A managed service provider runs your IT for a predictable recurring fee — proactively keeping it working, secure and up to date — rather than only fixing things when they break. The work is front-loaded into prevention (standardised builds, monitoring, patching, security) so problems are designed out, not waited for.
What's the difference between break-fix, managed and co-managed IT?
Break-fix means you pay someone when something goes wrong — reactive, by the hour. Managed means a provider runs the whole estate for a fixed monthly fee, focused on stopping things going wrong. Co-managed sits in between: your in-house team keeps the day-to-day, and the provider sits behind them for cyber, cloud, out-of-hours and specialist work.
What is MDR, and how is it different from EDR and antivirus?
Antivirus blocks known malware. EDR (endpoint detection and response) watches devices for suspicious behaviour and can respond to it. MDR (managed detection and response) adds the people — a 24/7 security team using those tools to hunt, triage and contain threats on your behalf. Tools alone don't act at 3am; MDR does.
What is Cyber Essentials?
Cyber Essentials is a UK government-backed certification covering five core technical controls — firewalls, secure configuration, user access control, malware protection and patching. It's self-assessed and renewed annually. Cyber Essentials Plus is the same controls, independently tested rather than self-declared.

# # # # # # #

▸ Check your understanding:
a) Using the FAQ on managed IT, list the core technical controls that Cyber Essentials covers.
b) Answer these questions from the FAQ on managed IT:
(i) What does antivirus block?
(ii) How often is Cyber Essentials renewed?
(iii) In co-managed IT, who keeps the day-to-day work?
c) Pick up the FAQ on managed IT after its last sentence and keep it going.

[Saved data entries]

# # # # # # #

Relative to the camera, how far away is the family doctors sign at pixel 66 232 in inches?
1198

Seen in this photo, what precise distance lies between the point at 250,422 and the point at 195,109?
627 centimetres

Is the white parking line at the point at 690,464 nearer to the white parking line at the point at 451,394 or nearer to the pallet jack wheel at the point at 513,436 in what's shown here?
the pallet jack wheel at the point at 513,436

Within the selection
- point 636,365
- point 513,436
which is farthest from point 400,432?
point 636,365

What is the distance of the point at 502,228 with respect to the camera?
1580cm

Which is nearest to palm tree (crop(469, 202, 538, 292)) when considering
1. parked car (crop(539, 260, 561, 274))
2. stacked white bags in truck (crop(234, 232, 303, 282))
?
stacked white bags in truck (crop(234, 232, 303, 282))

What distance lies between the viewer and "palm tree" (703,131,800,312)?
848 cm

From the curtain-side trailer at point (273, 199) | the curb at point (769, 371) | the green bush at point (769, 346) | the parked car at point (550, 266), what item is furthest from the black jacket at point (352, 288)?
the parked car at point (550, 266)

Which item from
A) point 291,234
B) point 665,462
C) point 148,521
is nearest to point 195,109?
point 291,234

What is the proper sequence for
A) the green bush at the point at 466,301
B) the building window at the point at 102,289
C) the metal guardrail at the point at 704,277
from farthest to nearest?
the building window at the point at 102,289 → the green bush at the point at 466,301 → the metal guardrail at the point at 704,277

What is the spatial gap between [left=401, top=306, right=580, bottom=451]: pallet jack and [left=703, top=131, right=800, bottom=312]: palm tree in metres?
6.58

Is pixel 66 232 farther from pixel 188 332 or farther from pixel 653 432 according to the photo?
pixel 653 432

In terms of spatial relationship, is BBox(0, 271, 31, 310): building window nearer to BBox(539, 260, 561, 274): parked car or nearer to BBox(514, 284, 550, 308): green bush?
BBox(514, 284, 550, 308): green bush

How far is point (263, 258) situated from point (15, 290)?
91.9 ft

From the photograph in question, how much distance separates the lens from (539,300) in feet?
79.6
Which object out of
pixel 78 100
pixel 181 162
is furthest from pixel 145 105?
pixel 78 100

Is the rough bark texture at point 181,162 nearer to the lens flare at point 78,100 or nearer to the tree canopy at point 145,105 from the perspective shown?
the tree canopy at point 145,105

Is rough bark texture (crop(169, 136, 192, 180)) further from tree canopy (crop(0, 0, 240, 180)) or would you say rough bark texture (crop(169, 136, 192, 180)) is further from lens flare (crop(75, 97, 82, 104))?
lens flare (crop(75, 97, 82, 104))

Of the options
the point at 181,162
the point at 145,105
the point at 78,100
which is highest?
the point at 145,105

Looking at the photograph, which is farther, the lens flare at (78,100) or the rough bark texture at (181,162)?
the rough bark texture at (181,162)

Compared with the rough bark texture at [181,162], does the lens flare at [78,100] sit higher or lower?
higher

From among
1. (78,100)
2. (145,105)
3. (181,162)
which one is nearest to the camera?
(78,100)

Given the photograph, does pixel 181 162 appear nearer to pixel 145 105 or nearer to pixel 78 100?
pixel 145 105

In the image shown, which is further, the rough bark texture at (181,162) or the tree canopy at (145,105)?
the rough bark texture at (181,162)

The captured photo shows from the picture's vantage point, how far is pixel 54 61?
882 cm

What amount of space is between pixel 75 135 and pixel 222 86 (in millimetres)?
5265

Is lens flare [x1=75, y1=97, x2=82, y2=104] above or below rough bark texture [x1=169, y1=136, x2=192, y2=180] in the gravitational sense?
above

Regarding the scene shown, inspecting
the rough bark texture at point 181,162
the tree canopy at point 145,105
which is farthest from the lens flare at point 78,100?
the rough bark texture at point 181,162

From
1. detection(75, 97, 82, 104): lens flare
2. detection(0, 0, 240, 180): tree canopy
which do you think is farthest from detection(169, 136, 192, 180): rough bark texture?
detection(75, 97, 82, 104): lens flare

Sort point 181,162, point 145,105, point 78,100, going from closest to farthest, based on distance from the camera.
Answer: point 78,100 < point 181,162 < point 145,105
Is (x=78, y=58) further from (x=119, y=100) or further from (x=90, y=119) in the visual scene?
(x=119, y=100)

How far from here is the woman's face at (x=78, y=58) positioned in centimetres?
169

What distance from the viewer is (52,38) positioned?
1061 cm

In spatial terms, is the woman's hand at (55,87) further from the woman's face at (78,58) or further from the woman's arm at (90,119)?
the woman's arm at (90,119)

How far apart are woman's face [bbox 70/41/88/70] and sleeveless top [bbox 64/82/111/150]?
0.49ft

# # # # # # #

▸ Responses to the tasks:
a) Firewalls, secure configuration, user access control, malware protection, and patching.

b)
(i) Known malware.
(ii) Annually.
(iii) The in-house team.

c)
What's the difference between SD-WAN, MPLS and a VPN?
All three connect sites. A VPN is an encrypted tunnel over the public internet — cheap and flexible, but quality depends on the underlying connection. MPLS is a private carrier network with guaranteed performance, but costly and less flexible. SD-WAN intelligently blends multiple connections (broadband, leased line, 4G/5G), routing traffic over the best path and failing over automatically — often the modern middle ground.
What is ZTNA (zero-trust network access)?
ZTNA replaces the old “trust everything inside the VPN” model. Instead of giving a user broad network access, it grants access to specific applications, per request, based on verified identity and device health. Nothing is trusted by default — every connection is checked.
What's the difference between Active Directory and Entra ID?
Active Directory (AD) is Microsoft's on-premises directory — the traditional server-based system for managing users and devices on a local network. Entra ID (formerly Azure AD) is the cloud-based identity service behind Microsoft 365. Many organisations run both during the shift from office-bound to cloud-first working.
What is conditional access?
Conditional access is a set of rules that decide whether to allow a sign-in based on context — who the user is, the device they're on, their location and risk level. For example: allow access from a managed, compliant laptop, but challenge or block an unknown device from an unexpected country. It's a cornerstone of identity-first security.
What is an SLA?
A service level agreement defines what you can expect from a provider in measurable terms — typically response and resolution times by priority, and sometimes uptime commitments. A good SLA sets clear, accountable expectations; it's the difference between “we'll get to it” and a defined promise.
What's the difference between public cloud and private cloud?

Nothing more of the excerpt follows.